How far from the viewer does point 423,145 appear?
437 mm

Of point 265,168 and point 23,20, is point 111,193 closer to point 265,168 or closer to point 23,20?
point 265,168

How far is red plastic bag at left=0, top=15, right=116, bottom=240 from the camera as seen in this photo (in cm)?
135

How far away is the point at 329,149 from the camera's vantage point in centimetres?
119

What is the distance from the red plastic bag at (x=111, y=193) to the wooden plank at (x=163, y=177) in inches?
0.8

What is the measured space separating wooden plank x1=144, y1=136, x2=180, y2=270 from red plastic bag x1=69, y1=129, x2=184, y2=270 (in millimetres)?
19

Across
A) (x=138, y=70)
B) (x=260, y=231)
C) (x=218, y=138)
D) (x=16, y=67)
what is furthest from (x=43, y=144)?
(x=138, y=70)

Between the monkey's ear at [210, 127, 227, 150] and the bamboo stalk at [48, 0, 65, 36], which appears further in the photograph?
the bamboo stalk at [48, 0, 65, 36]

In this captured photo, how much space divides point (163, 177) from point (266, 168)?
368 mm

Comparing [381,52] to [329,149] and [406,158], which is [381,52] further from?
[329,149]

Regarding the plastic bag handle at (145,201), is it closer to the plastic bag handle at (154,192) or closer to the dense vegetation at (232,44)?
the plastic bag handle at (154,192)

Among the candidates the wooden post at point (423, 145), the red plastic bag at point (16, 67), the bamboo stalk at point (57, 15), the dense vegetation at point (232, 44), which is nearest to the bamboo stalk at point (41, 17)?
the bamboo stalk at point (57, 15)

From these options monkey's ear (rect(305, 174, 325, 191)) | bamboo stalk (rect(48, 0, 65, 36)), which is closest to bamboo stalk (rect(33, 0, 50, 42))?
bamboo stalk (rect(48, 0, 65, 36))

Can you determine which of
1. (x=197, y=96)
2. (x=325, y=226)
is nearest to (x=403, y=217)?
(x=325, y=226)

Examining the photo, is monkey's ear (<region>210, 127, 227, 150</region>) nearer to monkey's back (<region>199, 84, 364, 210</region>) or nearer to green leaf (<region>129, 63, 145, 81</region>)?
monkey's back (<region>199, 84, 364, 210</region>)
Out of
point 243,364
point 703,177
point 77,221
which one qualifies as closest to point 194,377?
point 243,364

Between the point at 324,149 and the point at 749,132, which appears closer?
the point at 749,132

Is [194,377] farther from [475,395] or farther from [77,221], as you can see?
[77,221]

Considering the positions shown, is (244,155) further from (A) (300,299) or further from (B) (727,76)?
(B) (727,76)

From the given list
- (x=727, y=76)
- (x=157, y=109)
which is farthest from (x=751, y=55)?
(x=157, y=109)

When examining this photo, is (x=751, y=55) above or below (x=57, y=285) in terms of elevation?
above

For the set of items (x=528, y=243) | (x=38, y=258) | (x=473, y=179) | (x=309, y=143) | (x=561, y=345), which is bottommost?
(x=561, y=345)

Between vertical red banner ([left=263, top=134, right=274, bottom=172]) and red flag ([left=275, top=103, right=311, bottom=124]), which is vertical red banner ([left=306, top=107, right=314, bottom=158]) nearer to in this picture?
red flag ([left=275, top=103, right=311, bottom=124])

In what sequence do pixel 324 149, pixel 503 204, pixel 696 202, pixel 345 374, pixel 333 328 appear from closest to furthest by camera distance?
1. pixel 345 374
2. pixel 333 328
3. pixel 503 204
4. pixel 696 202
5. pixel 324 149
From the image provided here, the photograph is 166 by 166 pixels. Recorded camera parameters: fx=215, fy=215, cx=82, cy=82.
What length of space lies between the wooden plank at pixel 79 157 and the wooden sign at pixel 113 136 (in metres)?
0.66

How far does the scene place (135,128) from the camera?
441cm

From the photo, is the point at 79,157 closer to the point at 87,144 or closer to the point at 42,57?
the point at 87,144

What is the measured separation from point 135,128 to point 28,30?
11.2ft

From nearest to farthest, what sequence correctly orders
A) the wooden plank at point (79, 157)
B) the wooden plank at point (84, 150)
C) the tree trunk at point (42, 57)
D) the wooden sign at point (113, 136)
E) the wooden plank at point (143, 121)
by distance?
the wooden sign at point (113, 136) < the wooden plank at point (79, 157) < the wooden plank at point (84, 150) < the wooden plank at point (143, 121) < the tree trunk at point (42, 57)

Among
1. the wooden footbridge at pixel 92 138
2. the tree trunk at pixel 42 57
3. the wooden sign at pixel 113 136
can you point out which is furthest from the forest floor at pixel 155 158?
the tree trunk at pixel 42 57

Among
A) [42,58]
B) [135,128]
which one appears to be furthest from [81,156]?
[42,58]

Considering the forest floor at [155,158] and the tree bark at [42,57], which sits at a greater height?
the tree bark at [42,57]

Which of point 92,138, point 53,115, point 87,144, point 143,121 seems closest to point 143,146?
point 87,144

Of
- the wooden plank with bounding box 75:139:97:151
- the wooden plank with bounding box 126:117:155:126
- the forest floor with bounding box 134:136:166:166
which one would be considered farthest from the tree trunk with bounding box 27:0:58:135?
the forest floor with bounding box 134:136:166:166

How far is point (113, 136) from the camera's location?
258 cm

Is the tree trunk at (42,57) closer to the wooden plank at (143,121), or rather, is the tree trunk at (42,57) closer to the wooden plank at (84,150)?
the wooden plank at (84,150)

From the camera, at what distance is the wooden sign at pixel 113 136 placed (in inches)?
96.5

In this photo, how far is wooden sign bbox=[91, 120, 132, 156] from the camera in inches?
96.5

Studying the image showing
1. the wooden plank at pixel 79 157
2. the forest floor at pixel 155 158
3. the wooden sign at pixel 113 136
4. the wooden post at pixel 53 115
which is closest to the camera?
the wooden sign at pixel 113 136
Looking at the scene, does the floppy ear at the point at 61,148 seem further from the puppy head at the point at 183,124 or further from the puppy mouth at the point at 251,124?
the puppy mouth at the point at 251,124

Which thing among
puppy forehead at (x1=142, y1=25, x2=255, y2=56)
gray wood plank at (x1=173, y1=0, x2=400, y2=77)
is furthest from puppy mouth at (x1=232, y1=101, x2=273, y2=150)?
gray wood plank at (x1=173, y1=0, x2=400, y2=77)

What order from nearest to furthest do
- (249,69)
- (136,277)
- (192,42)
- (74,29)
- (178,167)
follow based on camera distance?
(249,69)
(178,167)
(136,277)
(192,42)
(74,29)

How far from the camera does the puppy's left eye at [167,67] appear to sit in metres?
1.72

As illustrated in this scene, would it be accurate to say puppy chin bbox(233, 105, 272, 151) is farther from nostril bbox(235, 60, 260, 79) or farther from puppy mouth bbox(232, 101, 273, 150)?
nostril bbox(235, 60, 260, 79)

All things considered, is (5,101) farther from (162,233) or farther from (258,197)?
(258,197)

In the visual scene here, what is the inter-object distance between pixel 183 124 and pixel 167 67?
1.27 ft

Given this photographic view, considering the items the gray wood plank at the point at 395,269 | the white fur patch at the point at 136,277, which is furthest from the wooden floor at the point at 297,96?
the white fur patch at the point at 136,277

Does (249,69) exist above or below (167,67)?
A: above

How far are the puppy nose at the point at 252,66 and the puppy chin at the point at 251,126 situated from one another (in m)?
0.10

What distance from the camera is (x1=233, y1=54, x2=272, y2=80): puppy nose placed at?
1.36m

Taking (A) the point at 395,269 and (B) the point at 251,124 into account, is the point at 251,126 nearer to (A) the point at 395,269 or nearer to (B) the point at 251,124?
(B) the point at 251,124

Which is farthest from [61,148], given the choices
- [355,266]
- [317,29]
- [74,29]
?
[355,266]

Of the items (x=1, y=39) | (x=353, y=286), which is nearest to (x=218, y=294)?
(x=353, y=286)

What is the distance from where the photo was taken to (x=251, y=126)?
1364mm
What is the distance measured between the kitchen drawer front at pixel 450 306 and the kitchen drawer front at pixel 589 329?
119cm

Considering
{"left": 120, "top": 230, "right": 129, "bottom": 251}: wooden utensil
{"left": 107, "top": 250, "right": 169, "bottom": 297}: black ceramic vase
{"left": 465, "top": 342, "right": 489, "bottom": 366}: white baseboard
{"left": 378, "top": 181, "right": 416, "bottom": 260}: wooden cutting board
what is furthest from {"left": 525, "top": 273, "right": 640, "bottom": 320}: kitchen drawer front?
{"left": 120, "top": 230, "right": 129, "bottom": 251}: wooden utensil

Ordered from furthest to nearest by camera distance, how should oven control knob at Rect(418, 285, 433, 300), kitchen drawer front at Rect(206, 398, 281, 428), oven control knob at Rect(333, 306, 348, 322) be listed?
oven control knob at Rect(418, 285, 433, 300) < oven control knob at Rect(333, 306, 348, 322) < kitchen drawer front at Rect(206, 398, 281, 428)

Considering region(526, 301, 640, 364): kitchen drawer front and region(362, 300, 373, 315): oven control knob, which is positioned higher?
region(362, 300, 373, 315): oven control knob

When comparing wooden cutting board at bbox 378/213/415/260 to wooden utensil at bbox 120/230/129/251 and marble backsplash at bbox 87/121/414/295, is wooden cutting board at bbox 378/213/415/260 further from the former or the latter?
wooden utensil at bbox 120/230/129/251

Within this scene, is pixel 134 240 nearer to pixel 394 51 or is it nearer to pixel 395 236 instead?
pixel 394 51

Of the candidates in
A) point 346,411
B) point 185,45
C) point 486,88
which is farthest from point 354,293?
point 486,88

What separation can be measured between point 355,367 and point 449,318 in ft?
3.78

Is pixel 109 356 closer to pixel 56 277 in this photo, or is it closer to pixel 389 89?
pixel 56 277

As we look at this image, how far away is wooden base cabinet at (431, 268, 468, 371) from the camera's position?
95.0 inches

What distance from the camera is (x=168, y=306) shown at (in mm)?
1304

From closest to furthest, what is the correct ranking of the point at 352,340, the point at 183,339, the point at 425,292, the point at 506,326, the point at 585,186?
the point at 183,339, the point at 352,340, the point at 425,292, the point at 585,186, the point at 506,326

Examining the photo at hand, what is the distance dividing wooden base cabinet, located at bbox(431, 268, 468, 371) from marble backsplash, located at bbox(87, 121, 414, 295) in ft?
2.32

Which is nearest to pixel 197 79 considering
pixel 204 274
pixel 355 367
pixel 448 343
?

####

▶ **Exercise aim**: Retype the lines of the listing from the line containing "Is [194,377] farther" through the line containing "5. pixel 324 149", inclusive, without any changes.

▶ **Task solution**:
Is [194,377] farther from [475,395] or farther from [77,221], as you can see?
[77,221]

Considering the positions shown, is (244,155) further from (A) (300,299) or further from (B) (727,76)?
(B) (727,76)

From the given list
- (x=727, y=76)
- (x=157, y=109)
which is farthest from (x=751, y=55)?
(x=157, y=109)

When examining this photo, is (x=751, y=55) above or below (x=57, y=285) in terms of elevation?
above

For the set of items (x=528, y=243) | (x=38, y=258) | (x=473, y=179) | (x=309, y=143) | (x=561, y=345), which is bottommost?
(x=561, y=345)

Between vertical red banner ([left=263, top=134, right=274, bottom=172]) and red flag ([left=275, top=103, right=311, bottom=124]), which is vertical red banner ([left=306, top=107, right=314, bottom=158]) nearer to in this picture?
red flag ([left=275, top=103, right=311, bottom=124])

In what sequence do pixel 324 149, pixel 503 204, pixel 696 202, pixel 345 374, pixel 333 328 appear from closest to furthest by camera distance?
1. pixel 345 374
2. pixel 333 328
3. pixel 503 204
4. pixel 696 202
5. pixel 324 149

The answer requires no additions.